プロローグ
はじめましての方もそうでない方もこんにちは、どうかこの作品が面白いと思って貰えますように!
「これで終わりだァァァァァ!!!!!」
ブシュッと嫌な音を立てて、勇者の持つ全てを切り裂く魔法の剣が俺の腹を貫く。
俺の腹からほとばしる大量の血液、いかに自己再生能力があろうとも勇者の持つ剣はその能力を無効化する。
つまり、俺は致命傷を負った。
「グハッ……」
体内から大量の血液が口へと押し寄せてくる、この出血量ではもはや数分の命しかないだろう。
俺は膝を地につけ、崩れ落ちた。
ふと目の前を見ると勇者が仲間の女性達とはしゃいでいる。
その姿を見て俺は………怒りを覚えた。
勇者の持つ力は【愛と勇気】
その能力は自分を愛してくれている量に比例して勇者自身が強くなるということだ。
だが、俺にはそんな力は認められなかった。
(なぜ、人をそんな簡単に信じることができる………人はすぐに裏切る生き物だぞ…)
勇者との最終決戦前、俺にもたくさんの配下達がいた。
しかし、皆決戦前には俺を裏切り、勇者側へと着いた。
(分からない…‥なぜそんな簡単に人を………)
グハッと血が胃から上り上がってくる。
そろそろ限界が近いようだ。
俺は地面に倒れ込み身動きも出来なくなっていた。
(これで終わりなのか……?)
あと、少しだ。
あともう少しでこのふざけた世界を終わりに導けたものを。
自分の脳内に回る血液が少なくなっていくのがわかる。
とうとう意識が朦朧とし始めて目が霞み始めた。
(クソッ………もう少しで我が悲願を果たせたものを……)
自分に真の仲間がいたのであれば結果は変わったのだろうか。
いや、俺は人は信じない、あの日そう決めたのだ。
この思いは生まれ変わっても変わるまい。
(もし、次があるのなら……)
普通の人であれば失敗はしない…‥などと呑気なことを考えるのだろう。
だが、俺は違う。
(次があるのなら…徹底的に勇者を潰して、神を…‥殺す)
そんな物騒な思いをもとに意識を失い、俺は永遠に目覚めることはなかった。
…………はずだった。
「……さま……ハイル様!」
微睡のなか、微かに必死に俺の名を呼ぶ女の声がする。
(…なんだ…‥誰だ俺の名を呼ぶ者は……いや、この声は…)
「……ッ!?」
バッと一気に毛布を剥がし、相手を認識する。
「……?どうかなさいましたか?ハイル様。
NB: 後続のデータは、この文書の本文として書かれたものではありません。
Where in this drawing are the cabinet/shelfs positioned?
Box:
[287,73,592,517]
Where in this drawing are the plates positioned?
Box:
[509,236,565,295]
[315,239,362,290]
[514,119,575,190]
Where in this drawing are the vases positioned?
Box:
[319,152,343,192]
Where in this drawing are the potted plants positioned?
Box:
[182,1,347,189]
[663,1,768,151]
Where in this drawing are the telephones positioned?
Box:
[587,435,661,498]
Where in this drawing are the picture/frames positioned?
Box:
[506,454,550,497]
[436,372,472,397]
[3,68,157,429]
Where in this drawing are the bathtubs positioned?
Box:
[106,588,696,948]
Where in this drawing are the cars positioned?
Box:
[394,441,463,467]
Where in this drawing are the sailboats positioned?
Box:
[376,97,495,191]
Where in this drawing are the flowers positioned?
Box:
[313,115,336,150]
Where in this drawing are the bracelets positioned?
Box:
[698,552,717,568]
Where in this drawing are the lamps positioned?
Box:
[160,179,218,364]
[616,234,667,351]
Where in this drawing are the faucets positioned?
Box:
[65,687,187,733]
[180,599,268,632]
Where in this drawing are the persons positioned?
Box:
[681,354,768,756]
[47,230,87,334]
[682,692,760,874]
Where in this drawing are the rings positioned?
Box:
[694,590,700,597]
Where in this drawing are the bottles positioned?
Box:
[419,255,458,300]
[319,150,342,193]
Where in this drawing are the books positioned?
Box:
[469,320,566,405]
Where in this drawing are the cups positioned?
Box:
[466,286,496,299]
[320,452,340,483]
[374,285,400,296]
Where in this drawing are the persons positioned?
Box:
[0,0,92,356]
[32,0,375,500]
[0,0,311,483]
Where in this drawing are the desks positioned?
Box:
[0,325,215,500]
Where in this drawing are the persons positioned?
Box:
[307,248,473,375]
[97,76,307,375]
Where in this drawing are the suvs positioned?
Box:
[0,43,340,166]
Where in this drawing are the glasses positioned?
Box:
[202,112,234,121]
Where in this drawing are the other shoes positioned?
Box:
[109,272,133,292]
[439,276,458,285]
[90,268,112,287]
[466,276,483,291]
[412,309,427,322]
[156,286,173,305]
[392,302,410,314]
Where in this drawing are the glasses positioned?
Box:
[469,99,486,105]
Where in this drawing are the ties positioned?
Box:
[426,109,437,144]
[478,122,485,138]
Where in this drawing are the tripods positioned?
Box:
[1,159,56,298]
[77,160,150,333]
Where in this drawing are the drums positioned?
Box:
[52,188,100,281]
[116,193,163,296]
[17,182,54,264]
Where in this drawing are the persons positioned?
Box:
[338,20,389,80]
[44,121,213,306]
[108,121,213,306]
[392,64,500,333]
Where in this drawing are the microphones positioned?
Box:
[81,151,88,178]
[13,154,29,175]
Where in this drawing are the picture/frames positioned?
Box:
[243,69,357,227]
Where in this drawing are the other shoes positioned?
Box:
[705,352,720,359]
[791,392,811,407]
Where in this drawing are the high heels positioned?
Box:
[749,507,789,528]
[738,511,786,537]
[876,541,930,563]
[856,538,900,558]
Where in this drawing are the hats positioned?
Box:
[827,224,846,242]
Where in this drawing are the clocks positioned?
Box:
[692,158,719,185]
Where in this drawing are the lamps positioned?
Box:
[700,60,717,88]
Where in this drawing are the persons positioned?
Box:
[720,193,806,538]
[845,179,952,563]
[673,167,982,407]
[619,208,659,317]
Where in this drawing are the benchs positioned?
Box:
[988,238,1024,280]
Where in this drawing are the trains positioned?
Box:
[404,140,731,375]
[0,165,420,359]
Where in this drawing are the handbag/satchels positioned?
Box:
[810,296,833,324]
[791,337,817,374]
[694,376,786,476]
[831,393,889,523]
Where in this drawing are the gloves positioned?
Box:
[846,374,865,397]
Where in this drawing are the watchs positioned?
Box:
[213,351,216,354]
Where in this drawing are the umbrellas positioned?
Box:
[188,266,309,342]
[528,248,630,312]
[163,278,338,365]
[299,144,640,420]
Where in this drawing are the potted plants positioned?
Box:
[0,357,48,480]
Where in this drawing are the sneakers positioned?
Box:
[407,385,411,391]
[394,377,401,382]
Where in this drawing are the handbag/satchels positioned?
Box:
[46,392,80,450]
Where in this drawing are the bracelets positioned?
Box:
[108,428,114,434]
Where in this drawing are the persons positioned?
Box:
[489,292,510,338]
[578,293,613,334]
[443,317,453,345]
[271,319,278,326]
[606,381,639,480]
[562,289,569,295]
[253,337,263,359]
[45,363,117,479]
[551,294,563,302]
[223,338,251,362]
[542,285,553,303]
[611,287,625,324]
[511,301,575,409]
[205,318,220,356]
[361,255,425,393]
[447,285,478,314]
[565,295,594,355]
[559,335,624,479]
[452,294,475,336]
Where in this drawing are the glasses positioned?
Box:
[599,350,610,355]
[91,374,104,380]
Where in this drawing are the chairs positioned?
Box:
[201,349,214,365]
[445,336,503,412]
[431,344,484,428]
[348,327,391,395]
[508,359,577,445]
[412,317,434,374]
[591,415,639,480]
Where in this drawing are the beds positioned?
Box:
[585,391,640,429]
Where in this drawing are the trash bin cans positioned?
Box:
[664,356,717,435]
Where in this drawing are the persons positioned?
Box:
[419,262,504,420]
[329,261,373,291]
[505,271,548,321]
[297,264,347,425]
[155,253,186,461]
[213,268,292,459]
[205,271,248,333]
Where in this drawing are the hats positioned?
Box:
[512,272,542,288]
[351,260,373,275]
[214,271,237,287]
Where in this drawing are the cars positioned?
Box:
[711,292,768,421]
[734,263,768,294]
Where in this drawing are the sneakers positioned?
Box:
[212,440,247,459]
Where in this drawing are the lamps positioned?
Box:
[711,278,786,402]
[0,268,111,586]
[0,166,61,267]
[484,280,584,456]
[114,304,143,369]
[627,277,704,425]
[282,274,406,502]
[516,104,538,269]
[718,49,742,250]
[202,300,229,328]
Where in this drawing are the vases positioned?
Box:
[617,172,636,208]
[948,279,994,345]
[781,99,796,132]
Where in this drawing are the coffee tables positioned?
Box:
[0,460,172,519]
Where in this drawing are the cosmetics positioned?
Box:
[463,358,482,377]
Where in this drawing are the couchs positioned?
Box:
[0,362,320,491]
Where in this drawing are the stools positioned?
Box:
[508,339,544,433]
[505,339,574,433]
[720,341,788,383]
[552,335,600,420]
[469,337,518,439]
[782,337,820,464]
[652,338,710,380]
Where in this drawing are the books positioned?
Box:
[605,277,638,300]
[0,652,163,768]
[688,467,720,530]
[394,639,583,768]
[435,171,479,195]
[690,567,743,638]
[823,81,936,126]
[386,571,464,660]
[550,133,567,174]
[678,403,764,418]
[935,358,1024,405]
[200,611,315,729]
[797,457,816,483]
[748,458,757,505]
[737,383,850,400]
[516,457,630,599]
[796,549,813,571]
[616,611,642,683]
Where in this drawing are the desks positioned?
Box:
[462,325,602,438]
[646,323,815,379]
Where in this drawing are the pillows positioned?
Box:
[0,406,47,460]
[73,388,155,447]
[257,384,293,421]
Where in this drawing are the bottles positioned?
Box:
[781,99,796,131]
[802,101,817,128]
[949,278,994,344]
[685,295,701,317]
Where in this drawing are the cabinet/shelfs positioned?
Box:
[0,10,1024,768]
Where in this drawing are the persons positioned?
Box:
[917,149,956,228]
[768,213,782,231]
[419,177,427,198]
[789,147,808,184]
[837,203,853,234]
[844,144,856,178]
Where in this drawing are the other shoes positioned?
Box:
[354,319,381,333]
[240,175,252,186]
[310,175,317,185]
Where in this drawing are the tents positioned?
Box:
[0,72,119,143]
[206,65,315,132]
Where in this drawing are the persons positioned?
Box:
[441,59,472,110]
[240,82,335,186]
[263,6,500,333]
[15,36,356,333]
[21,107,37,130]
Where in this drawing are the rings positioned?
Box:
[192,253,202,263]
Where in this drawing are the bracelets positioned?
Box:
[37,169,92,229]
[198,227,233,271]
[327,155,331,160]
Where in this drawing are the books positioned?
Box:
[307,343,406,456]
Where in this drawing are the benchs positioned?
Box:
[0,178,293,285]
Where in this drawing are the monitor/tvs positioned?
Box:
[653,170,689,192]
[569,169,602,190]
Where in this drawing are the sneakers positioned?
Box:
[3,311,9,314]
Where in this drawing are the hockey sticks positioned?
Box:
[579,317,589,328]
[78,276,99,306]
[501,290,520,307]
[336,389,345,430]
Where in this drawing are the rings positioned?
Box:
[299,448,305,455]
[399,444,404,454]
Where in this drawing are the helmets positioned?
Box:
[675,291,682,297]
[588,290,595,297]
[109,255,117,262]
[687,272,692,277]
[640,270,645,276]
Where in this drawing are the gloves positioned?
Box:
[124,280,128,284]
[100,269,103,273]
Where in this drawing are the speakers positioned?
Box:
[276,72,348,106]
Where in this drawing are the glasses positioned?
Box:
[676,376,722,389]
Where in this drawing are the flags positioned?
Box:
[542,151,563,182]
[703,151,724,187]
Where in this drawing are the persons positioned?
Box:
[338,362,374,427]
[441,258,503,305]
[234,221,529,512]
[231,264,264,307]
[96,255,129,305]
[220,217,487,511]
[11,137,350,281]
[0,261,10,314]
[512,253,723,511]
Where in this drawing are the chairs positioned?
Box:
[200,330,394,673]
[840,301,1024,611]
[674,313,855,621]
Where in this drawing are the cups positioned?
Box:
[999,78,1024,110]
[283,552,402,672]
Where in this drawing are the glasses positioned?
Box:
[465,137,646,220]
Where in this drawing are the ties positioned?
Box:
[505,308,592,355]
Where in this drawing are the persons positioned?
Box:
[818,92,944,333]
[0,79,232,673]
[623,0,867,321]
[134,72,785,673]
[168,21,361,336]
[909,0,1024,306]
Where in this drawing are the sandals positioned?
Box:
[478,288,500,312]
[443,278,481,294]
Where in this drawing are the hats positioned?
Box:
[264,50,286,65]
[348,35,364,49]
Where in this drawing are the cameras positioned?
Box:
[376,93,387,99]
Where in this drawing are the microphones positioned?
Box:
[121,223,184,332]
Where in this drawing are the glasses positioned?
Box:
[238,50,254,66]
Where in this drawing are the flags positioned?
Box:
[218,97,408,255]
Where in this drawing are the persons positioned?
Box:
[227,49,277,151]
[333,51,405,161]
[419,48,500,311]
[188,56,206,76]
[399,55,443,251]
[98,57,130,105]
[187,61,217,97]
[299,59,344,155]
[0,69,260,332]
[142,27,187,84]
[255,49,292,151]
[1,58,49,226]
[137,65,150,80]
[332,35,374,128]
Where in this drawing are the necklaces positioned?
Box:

」
「……いや……なぜお前がここに…?」
「おかしなことをおっしゃりますね?貴方様の専属侍女だからとしか言えませんが……?」
そう、彼女は俺の元専属侍女、カレンだ。
だが、そんなはずはない。彼女は俺が10歳の時に死んでいるはずなのだ。
(馬鹿な…なぜ彼女が生きて……いや、それ以前に俺は死んだはずでは…)
そこまで思い至って俺は勇者に腹を貫かれたことを思い出す。
そして腹がどうなっているのか確かめようと視線を下に向けた。
「なんだ…‥これはッ……!?」
見るとそこには到底成人しているようには見えない幼き体があった。
(そんな馬鹿な!?)
自分の手や足を確認するも自分で一端の剣を持つことすらできぬような小さい掌がそこにはあった。
「…鏡だ。」
「はい?」
「今すぐ、ここに鏡を持ってこいッ!!」
「は、はい!!!」
俺の怒鳴り声に背中をビクつかせて慌てて部屋から退出していく。
そう、そもそもこの部屋も俺が王都を破壊した時に潰れていたはずなのだ。
「も、持って参りました!」
そう言ってカレンは人1人がギリギリ映り込むような鏡を追加の侍女と共に持って部屋へ入ってきた。
俺は鏡を覗き込む。
「……やはりか。」
鏡の中に映り込んだ俺の姿は成人しきった凛々しい姿ではなく、吹けば飛ぶようなか弱い子供のような姿になっていた。
(何が起こったかは知らんが…‥どうやらカレンが死ぬ前の世界に戻ってきてしまったらしいな)
つまり、先ほどの敗北はなかったものとされた。
ここからまた、やり直すことができるのだ。
「クク、クククク、ハーーーハッハッハッハッハッ!!!!!!!!!!」
「ハイル様……?」
これほど神に感謝したことはない。
カレンが不審がってこちらを見ているが体の中から湧き上がってくる笑いがせき止められない。
(なんの因果かは知らんが、絶好の機会だ、神よ。)
ひとしきり笑ったあと俺は顔に怒りの感情を貼り付けて。
(待っていろ、今度こそ必ず……神、お前を殺す)
こうして俺の神殺しの綺譚は再び開始された。